Hi there,
At what amount of memory allocated to a VM would you recommend changing DRS from Fully Automated to Partial, Manual or Disabled? This is on ESXi and vCenter 4.0 U2.
We have an Exchange 2010 host with 61GB of memory allocated, and if this machine is vMotioned it will grind to halt and take hours to be migrated. We therefore set DRS to Disabled for this VM. I'm wondering if we should actually disabled DRS for any VM over a certain allocated memory size as a standard. I understand that the rate of change also plays a factor here, but that is difficult to understand until the machine has been running for a time, at which point this issue may have already cropped up. Moving to 4.1 or 5.x is not an option at the current time.
Thanks
Chris
the recommended memory for the VMs without DRS would be,
Host total memory = VM1 + VM2+ VM3.
ie, the total memory of VMs would bot exceed the Host RAM.
Chris,
Interesting question! We do not have "thresholds" for guidelines when to select an automation level.
Selecting Disabled is the best automation level if you are not comfortable with DRS migrating virtual machines. I've seen you already chose that mode over the others. For more info about the impact of automation mode on DRS I would recommend to take a look at: http://frankdenneman.nl/2012/07/27/considerations-when-modifying-the-individual-vm-automation-level/
I have some questions regarding the behavior of the virtual machine and DRS;
Have you ever seen DRS generate a migration recommendation for this virtual machine? Are the other virtual machines in the cluster of similar size or are these completely the opposite?
DRS should weigh the Cost, Benefit and Risk of migrating this virtual machine. I expect DRS to pick other virtual machines when this virtual machine is surrounded by smaller virtual machines.
Have you monitored the active memory state of your exchange virtual machine? DRS takes active memory into account when selecting a virtual machine for migration. It can happen that the virtual machine has a high consumed memory state (caching) but a low active memory state.
Thanks for the info Frank. In answer to your questions;
So I presume DRS shouldn't generate migration recommendations for this machine, but if forced too it will, for instance when a host with the VM running on it is place in maintenance mode. I guess my question is slightly modified then; How would you recommend assessing the VMs on a host for those that should be cold migrated prior to the host being placed in maintenance mode? Is there a calculation I could run based on the active memory/page changes to see how long a vMotion would take?

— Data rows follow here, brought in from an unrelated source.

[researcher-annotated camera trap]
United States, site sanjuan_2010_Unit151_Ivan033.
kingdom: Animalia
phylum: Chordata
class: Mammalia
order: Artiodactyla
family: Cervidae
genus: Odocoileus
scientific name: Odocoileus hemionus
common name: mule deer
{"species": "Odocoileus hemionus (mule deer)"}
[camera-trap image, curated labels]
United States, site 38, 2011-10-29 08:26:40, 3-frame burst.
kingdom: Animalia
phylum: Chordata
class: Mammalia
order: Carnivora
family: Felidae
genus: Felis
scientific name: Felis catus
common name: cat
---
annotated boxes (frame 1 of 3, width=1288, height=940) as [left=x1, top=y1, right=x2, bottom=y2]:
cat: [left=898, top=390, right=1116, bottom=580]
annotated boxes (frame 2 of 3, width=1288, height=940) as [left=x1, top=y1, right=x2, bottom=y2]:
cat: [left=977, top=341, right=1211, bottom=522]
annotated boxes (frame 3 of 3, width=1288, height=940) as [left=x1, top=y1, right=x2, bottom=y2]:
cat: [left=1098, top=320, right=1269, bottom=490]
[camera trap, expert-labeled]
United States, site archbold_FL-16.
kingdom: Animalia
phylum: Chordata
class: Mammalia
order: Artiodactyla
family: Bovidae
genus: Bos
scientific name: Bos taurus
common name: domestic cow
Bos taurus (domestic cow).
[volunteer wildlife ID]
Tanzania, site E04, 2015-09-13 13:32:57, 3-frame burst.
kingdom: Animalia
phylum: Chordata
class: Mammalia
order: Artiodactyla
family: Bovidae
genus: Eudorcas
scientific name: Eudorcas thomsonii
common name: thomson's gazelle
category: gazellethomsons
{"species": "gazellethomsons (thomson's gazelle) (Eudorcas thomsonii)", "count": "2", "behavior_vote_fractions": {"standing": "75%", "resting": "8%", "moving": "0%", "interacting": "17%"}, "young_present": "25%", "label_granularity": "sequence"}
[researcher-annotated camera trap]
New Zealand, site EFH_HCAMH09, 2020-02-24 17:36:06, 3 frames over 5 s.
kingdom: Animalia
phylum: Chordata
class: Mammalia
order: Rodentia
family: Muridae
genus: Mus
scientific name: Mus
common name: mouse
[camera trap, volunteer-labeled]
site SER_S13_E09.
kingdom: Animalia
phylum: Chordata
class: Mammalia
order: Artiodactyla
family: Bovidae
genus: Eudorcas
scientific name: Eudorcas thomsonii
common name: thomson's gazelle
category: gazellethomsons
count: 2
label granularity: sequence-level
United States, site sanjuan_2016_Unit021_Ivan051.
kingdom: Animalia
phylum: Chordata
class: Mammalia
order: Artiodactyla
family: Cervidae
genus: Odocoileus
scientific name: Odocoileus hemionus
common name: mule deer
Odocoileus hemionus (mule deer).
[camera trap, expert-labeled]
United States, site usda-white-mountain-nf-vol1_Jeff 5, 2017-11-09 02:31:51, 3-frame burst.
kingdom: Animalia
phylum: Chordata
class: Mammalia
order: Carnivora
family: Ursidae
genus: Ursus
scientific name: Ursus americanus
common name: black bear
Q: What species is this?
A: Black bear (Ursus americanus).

We hope to take advantage of mutliple vMotion NICs in 5.1, so this problem should eventually go away as we can safely leave DRS Fully Automated for all VMs.
Chris
DRS takes the active memory into account of the virtual machine when determining which virtual machine to migrate. It will also look at the stabletime, meaning the time a virtual machine was using the same amount of memory. If a virtual machine memory usage fluctuates heavily, this candidate is seen as less optimal as DRS cannot predict the effect of a migration on the consumption of memory on the destination host, which in turn can affect the exisiting virtual machines.
Therefore determining which virtual machine will be moved by DRS is a challenge. Consumption, stable time of the last 60 minutes, constraints such as affinity rules and that for both CPU and Memory. Depening on which resources is at premimum state within the cluster (which is used more, cpu or memory) DRS decides what metric to weigh more.
When migrating virtual machines for a maintenance mode, DRS considers these migration mandatory. Mandatory moves need to be satisfied before manual moves, and are always executed. DRS will take the overall load balance of the cluster into account and the individual host utilization. It tries to find the best suitable location for this virtual machine.
It's very difficult to calculate the cost of a vMotion, I recently published an article about the metrics involved: http://frankdenneman.nl/2012/12/04/calculating-the-bandwidth-usage-and-duration-of-a-vmotion-process...
Multi-NIC vMotion configurations are highly recommended, as vMotion will load balance single and multiple vMotion operations across the uplinks, providing you with reduced migration times. This in turn can provide DRS the ability to load-balance the cluster in smaller number of invocations.